■ TEXT TO READ:
::::::::

Git Product home page Git Product logo

Comments (15)

saethlin avatar saethlin commented on July 29, 2024 2

It's just strange to see this behavior change in a minor release of the language.

The change here was not to the documented behavior of a stable API (we never guaranteed any particular pointer value or range), so there's no semver reason to forbid it. Your system accidentally depended on an implementation detail, and we must be allowed to change implementation details.

from rust.

asquared31415 avatar asquared31415 commented on July 29, 2024

0x01 is a valid pointer for a zero length slice. This was an intentional change for pointers to constants of zero size (I can't find the PR that added it though)

@rustbot label -needs-triage -C-bug +C-discussion

from rust.

workingjubilee avatar workingjubilee commented on July 29, 2024

It also requires the type, str, require an alignment of only 1. Which it does.

::::::::

■ MATERIAL SUPPLIED:
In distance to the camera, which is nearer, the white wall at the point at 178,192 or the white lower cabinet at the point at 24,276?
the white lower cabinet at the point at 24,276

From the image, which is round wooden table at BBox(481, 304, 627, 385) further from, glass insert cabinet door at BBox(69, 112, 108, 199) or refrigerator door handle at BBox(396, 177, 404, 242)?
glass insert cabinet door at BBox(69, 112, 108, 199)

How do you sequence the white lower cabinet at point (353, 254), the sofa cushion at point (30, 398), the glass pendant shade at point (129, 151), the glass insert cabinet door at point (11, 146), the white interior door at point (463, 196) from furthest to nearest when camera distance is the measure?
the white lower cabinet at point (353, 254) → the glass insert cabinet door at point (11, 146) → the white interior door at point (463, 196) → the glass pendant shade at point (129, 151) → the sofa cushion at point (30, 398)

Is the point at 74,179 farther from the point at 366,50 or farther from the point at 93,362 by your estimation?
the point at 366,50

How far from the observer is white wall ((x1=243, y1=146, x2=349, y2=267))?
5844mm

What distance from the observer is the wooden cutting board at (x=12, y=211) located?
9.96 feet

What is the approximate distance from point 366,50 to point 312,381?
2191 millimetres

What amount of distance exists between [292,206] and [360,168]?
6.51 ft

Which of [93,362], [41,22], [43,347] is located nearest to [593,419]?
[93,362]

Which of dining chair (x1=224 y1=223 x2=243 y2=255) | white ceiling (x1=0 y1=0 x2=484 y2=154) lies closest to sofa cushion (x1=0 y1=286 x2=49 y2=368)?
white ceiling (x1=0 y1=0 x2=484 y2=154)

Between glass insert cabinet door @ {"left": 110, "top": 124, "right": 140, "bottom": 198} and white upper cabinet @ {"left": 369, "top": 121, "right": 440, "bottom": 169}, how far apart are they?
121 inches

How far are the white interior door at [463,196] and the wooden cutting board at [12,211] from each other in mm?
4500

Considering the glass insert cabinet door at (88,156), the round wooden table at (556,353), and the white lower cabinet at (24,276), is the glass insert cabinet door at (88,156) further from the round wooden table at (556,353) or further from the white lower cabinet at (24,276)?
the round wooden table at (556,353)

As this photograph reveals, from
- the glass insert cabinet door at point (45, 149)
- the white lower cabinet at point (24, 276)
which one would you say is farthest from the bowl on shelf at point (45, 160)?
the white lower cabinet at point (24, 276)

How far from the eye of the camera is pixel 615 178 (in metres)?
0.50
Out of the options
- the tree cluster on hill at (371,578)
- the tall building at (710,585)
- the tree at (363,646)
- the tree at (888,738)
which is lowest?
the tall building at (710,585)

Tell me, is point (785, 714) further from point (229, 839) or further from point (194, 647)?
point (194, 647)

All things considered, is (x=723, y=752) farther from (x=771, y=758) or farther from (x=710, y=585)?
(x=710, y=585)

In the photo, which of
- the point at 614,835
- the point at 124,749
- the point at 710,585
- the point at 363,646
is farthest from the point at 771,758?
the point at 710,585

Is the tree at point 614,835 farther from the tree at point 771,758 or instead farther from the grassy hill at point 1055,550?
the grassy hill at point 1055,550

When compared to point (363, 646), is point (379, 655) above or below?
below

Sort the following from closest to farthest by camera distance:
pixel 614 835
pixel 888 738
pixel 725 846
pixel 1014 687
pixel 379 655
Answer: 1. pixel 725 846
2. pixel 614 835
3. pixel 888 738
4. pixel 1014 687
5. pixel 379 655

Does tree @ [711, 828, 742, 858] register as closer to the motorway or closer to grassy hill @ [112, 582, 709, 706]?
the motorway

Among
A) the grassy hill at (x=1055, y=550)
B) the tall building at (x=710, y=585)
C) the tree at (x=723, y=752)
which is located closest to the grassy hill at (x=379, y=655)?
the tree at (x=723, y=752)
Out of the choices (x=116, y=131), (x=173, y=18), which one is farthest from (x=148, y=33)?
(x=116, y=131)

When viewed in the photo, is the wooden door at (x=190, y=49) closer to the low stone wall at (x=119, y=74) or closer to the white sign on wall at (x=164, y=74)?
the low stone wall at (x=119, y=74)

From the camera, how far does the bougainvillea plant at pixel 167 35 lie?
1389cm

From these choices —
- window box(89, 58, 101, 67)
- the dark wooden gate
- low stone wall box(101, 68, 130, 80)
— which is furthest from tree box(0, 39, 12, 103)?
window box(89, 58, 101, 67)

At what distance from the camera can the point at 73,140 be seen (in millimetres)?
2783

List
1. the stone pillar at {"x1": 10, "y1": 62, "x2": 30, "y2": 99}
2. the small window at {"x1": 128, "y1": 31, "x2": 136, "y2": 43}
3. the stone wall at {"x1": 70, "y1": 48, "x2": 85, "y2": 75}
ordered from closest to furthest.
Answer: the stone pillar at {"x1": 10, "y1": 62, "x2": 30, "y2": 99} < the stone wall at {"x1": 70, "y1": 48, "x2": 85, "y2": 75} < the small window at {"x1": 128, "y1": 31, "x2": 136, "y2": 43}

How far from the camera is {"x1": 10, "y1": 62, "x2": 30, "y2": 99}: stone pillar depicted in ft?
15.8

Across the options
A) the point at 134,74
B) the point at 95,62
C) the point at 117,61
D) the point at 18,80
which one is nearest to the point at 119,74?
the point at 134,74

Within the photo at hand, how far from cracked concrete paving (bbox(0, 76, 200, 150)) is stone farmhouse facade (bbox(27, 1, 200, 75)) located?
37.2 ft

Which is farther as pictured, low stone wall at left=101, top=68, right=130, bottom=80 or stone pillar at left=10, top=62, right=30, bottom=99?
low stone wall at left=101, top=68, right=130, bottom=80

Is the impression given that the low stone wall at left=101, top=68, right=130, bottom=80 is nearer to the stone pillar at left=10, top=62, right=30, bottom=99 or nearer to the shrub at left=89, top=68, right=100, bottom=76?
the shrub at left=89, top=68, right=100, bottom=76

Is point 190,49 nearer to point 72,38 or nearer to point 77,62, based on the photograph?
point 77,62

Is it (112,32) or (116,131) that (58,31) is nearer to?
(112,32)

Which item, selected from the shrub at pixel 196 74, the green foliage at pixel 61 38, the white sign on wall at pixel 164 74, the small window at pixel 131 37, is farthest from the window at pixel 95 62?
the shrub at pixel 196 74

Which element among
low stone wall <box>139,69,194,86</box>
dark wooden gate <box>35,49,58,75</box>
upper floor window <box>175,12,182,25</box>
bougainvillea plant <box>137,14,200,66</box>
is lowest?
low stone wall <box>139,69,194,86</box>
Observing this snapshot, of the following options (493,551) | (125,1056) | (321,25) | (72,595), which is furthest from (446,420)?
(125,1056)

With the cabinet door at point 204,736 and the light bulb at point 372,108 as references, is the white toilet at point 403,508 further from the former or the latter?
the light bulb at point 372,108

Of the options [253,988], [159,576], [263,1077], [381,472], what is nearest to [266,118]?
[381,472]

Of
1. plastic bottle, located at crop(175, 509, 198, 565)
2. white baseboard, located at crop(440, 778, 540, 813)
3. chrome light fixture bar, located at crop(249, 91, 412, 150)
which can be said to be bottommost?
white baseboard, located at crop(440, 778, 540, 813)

::::::::

■ TASKS AND EXERCISES:
[1] Answer these questions using the Rust thread about pointer values:
(a) According to saethlin, what kind of behavior did the change not alter?
(b) What does asquared31415 say 0x01 is a valid pointer for?
(c) What alignment does workingjubilee say the type str requires?
[2] Reproduce the part of the Rust thread about pointer values that opens with the words containing "saethlin avatar saethlin" and closes with "added it though)".
[3] Carry on the Rust thread about pointer values from the point where it stops.

■ EXPECTED ANSWERS:
[1]
(a) The documented behavior of a stable API.
(b) A zero length slice.
(c) An alignment of only 1.

[2]
saethlin avatar saethlin commented on July 29, 2024 2

It's just strange to see this behavior change in a minor release of the language.

The change here was not to the documented behavior of a stable API (we never guaranteed any particular pointer value or range), so there's no semver reason to forbid it. Your system accidentally depended on an implementation detail, and we must be allowed to change implementation details.

from rust.

asquared31415 avatar asquared31415 commented on July 29, 2024

0x01 is a valid pointer for a zero length slice. This was an intentional change for pointers to constants of zero size (I can't find the PR that added it though)

[3]
These are both constants and the compiler can, by definition, even if we allocate them somewhere in the binary, put them anywhere. It is also permitted to e.g. take these two strings and make the relevant assert pass. Or not. You shouldn't rely on the address of constants, only a static could ever possibly be anything meaningful there (and it is also probable that we can make zero-sized statics occupy the same address).

let x = "lol, lmao";
let y = "lol";
assert_eq!(x.as_ptr(), y.as_ptr());

The PR in question was #123936

from rust.

workingjubilee avatar workingjubilee commented on July 29, 2024

Could you explain what code you are concerned about that this change breaks, and if it differs from either of these cases?

from rust.

flaub avatar flaub commented on July 29, 2024

Here's my problem with this, the ZST is somehow being extended to a type that isn't a ZST or could be changed to a DST.

For instance:

let mut buf: &[u8] = &[]; // starts off as a ZST
buf = &[1]; // clearly not a ZST

It feels like a ZST should only exist in the context of construction, but in later contexts, the type alone is not enough to express that something is a ZST. Like &[] is fine, but if I assign it to a &[u8] it feels like all bets are off.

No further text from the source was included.